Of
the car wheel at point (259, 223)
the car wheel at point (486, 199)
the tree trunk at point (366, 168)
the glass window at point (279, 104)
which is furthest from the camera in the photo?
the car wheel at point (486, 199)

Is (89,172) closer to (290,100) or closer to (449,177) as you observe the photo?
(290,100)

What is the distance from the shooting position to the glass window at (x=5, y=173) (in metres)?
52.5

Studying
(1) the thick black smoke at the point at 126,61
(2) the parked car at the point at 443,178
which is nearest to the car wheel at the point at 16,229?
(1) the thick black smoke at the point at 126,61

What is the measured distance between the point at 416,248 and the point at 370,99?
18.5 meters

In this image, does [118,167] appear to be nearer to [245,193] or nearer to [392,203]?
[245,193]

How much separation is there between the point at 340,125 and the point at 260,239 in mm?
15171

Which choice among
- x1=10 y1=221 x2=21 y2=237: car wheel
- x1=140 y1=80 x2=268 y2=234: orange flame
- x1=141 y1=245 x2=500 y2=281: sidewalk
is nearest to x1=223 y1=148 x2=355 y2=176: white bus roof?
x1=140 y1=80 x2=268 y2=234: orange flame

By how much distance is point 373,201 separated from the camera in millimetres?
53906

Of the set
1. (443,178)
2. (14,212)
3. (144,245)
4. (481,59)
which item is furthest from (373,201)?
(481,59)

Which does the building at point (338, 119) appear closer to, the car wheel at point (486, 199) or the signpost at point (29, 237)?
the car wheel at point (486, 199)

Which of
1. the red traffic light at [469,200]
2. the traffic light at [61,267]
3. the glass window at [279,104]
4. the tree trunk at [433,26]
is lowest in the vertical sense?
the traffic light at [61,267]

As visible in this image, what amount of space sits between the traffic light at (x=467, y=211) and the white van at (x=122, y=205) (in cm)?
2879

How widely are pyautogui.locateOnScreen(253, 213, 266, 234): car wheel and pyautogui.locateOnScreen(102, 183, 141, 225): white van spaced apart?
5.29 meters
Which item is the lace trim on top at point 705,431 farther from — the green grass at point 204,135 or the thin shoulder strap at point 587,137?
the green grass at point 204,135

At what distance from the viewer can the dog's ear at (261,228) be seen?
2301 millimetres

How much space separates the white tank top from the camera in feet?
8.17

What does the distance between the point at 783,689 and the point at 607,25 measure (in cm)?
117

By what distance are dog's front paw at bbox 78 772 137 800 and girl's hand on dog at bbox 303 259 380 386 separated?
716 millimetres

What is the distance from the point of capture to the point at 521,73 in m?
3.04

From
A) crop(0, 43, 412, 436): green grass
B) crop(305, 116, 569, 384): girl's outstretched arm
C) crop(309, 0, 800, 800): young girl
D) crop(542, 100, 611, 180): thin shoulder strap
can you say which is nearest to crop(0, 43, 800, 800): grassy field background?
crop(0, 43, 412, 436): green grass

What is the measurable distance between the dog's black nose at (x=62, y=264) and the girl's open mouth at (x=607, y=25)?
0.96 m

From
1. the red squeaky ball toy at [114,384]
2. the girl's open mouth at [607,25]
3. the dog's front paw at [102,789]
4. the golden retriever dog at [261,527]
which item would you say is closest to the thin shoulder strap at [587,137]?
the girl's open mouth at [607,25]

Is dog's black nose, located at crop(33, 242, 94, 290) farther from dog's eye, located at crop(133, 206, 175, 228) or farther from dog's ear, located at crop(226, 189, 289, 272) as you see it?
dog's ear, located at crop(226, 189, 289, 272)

What you will do ▸ Please lay out the entries as a JSON list of strings, one string per line and no blank lines, starting with the line containing "How much space" and continuing through the last line of the entries.

The reply ▸
[
  "How much space separates the white tank top from the camera in feet?",
  "8.17",
  "What does the distance between the point at 783,689 and the point at 607,25 measure (in cm)?",
  "117",
  "By what distance are dog's front paw at bbox 78 772 137 800 and girl's hand on dog at bbox 303 259 380 386 separated?",
  "716 millimetres",
  "What is the distance from the point of capture to the point at 521,73 in m?",
  "3.04",
  "From",
  "A) crop(0, 43, 412, 436): green grass",
  "B) crop(305, 116, 569, 384): girl's outstretched arm",
  "C) crop(309, 0, 800, 800): young girl",
  "D) crop(542, 100, 611, 180): thin shoulder strap",
  "can you say which is nearest to crop(0, 43, 800, 800): grassy field background?",
  "crop(0, 43, 412, 436): green grass",
  "What is the measurable distance between the dog's black nose at (x=62, y=264) and the girl's open mouth at (x=607, y=25)?",
  "0.96 m",
  "From",
  "1. the red squeaky ball toy at [114,384]",
  "2. the girl's open mouth at [607,25]",
  "3. the dog's front paw at [102,789]",
  "4. the golden retriever dog at [261,527]",
  "which item would you say is closest to the thin shoulder strap at [587,137]?",
  "the girl's open mouth at [607,25]",
  "Is dog's black nose, located at crop(33, 242, 94, 290) farther from dog's eye, located at crop(133, 206, 175, 228) or farther from dog's ear, located at crop(226, 189, 289, 272) as you see it?",
  "dog's ear, located at crop(226, 189, 289, 272)"
]